*Exercise requirements*. Reproduce the records below word for word, beginning with the line that contains "How far can" and continuing through the last line of the records.

*Provided material*.
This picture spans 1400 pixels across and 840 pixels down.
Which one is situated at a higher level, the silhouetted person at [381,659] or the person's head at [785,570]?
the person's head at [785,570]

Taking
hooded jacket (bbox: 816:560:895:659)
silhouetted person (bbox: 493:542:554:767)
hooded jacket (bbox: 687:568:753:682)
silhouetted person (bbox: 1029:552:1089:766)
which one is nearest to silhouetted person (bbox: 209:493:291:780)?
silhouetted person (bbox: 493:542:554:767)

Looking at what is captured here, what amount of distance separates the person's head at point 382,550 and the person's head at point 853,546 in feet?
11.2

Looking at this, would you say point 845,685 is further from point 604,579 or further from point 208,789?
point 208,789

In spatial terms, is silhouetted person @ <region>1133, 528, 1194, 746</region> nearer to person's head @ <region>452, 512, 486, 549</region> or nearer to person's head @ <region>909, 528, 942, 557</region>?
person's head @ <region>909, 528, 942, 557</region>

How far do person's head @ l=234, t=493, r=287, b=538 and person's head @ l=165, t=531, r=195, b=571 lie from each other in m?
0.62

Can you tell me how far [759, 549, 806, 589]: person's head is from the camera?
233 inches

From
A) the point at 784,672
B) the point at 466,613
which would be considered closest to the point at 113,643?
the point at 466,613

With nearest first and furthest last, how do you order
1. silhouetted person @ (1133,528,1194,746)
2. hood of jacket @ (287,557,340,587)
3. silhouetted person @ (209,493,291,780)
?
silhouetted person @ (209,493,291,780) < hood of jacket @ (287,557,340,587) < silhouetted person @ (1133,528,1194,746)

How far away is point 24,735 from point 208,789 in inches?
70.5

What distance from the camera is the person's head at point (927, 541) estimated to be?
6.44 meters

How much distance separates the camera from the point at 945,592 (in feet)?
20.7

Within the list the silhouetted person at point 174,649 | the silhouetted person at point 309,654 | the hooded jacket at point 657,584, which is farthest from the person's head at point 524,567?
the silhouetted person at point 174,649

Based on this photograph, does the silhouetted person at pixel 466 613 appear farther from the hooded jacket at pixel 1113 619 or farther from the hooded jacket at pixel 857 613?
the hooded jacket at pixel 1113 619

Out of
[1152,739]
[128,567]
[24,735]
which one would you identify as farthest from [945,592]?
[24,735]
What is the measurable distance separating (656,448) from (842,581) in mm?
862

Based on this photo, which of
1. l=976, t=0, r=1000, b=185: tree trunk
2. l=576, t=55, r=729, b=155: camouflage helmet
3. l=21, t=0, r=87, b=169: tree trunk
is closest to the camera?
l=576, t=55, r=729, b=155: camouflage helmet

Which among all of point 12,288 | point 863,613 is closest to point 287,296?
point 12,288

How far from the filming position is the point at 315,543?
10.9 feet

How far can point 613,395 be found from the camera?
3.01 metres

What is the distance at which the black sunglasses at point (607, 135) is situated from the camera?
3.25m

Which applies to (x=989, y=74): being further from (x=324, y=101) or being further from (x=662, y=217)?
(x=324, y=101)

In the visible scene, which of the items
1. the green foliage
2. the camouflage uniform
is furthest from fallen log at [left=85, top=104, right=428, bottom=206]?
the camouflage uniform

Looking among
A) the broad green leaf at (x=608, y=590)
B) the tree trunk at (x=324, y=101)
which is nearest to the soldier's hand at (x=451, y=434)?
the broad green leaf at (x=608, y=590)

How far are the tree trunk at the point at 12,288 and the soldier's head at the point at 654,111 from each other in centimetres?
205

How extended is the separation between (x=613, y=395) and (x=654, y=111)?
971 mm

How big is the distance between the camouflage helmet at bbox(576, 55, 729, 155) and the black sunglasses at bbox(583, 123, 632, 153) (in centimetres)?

*Output of the task*.
How far can point 613,395 be found from the camera?
3.01 metres

What is the distance at which the black sunglasses at point (607, 135) is situated from the camera?
3.25m

Which applies to (x=989, y=74): being further from (x=324, y=101) or being further from (x=662, y=217)?
(x=324, y=101)

In the visible scene, which of the items
1. the green foliage
2. the camouflage uniform
is furthest from fallen log at [left=85, top=104, right=428, bottom=206]?
the camouflage uniform

Looking among
A) the broad green leaf at (x=608, y=590)
B) the tree trunk at (x=324, y=101)
which is nearest to the soldier's hand at (x=451, y=434)?
the broad green leaf at (x=608, y=590)

How far are the tree trunk at the point at 12,288 and the soldier's head at the point at 654,111 from each other in centimetres?
205

How extended is the separation between (x=613, y=395) and (x=654, y=111)?
971 mm

How big is the distance between the camouflage helmet at bbox(576, 55, 729, 155) and the black sunglasses at bbox(583, 123, 632, 153) (in centimetres)?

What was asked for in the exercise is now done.